Alcool et course à pied

L’alcool, même dilué, déshydrate : en inhibant la sécrétion de l’hormone
antidiurétique, le rein ne sait plus économiser l’urine (donc l’eau) qui la
compose.

L’alcool «vasodilate» : la dilatation normale des vaisseaux cutanés permet
de transférer la chaleur de l’exercice vers l’extérieur, donc de lutter contre
le risque d’hyperthermie, mais aux dépens de l’apport sanguin (oxygène
et nutriments) vers les muscles.

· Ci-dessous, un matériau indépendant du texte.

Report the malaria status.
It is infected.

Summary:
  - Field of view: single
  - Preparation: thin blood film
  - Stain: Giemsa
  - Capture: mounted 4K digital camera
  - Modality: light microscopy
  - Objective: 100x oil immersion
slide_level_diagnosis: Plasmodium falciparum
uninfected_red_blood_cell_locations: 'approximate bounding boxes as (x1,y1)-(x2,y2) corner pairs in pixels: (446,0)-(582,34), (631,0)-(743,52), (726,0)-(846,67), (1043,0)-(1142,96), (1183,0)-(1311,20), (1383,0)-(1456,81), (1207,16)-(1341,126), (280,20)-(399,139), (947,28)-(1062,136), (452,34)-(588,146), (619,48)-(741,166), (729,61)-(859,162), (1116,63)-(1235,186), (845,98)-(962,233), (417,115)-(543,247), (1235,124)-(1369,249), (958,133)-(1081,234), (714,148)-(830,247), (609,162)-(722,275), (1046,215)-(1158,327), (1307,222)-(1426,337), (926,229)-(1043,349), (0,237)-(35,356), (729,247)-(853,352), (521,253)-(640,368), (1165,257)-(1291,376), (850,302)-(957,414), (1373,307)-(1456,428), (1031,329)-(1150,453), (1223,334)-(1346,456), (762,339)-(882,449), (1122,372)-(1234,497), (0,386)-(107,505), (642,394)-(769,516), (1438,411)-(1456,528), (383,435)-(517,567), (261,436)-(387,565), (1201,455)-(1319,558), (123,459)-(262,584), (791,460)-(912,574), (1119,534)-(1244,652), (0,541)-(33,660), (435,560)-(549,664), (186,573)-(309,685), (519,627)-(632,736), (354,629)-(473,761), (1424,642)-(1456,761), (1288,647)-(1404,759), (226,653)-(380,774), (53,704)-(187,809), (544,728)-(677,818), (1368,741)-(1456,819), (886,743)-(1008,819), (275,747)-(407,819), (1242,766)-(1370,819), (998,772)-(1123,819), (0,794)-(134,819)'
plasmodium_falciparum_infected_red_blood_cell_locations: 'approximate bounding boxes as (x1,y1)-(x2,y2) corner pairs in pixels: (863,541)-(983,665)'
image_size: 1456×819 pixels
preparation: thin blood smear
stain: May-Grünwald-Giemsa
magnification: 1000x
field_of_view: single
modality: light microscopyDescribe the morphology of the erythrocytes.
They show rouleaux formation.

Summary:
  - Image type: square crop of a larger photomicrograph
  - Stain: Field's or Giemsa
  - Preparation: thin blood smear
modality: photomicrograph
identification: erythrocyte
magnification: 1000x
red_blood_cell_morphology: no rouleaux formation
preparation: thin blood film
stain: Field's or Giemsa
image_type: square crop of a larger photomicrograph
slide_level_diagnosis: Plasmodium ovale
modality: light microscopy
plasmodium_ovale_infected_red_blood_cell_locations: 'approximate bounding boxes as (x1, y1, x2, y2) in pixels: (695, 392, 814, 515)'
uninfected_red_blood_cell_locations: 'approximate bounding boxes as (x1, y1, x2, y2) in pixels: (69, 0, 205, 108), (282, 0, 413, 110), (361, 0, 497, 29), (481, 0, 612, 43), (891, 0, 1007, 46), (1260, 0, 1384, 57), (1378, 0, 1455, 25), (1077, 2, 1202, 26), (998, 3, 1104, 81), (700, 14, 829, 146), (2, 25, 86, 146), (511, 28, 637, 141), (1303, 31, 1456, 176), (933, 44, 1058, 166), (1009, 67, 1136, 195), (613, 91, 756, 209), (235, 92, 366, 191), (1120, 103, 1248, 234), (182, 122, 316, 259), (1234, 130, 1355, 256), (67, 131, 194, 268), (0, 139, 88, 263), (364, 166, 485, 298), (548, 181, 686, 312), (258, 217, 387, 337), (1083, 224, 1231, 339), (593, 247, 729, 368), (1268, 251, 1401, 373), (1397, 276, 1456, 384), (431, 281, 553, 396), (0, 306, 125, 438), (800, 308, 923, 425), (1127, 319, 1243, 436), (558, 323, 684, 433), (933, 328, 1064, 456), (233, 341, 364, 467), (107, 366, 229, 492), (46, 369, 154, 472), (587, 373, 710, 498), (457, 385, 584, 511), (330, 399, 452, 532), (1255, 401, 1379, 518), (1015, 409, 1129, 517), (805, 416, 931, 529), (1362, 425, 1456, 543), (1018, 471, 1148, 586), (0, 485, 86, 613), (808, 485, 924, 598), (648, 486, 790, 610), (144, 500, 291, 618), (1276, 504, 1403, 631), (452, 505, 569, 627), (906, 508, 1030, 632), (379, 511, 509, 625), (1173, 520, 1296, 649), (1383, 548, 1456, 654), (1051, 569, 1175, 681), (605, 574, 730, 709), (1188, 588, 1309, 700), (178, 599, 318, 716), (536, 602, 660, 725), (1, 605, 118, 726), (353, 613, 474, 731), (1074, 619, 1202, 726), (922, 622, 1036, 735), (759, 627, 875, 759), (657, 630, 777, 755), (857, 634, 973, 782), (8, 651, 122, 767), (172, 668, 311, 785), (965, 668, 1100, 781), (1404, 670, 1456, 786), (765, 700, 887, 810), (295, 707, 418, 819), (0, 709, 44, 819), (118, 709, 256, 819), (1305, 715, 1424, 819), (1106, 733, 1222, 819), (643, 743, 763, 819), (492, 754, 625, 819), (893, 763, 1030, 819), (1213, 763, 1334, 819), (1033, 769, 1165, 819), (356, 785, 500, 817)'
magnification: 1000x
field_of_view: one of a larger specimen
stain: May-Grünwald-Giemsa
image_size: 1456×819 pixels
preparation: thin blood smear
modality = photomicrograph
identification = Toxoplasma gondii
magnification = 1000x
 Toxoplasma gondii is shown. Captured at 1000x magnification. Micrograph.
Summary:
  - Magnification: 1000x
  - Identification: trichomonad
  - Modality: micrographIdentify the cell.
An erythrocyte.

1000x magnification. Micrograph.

La vasodilatation relève d’une régulation
nerveuse très fine permettant de réaliser un équilibre très précis dans la
répartition des débits sanguins, et l’alcool perturbe gravement cette
régulation.

L’oxydation de l’alcool libère 7 kcal/g, énergie non récupérable pour
l’exercice mais seulement pour la thermorégulation, production de chaleur
s’ajoutant à celle déjà excessive de l’exercice!
Elle pourrait participer à la lutte contre le froid, mais la vasodilatation dela
consommation d’alcool, si elle peut protéger contre les gelures, augmente
aussi le risque de refroidissement généralisé, bien plus dangereux.

Le foie n’apprécie pas l’alcool, qui surcharge, perturbe ses fonctions
métaboliques : celles-ci sont fortement sollicitées pendant l’exercice
de longue durée (formation de glucose, détoxication).

Alors, pas d’alcool à l’entraînement!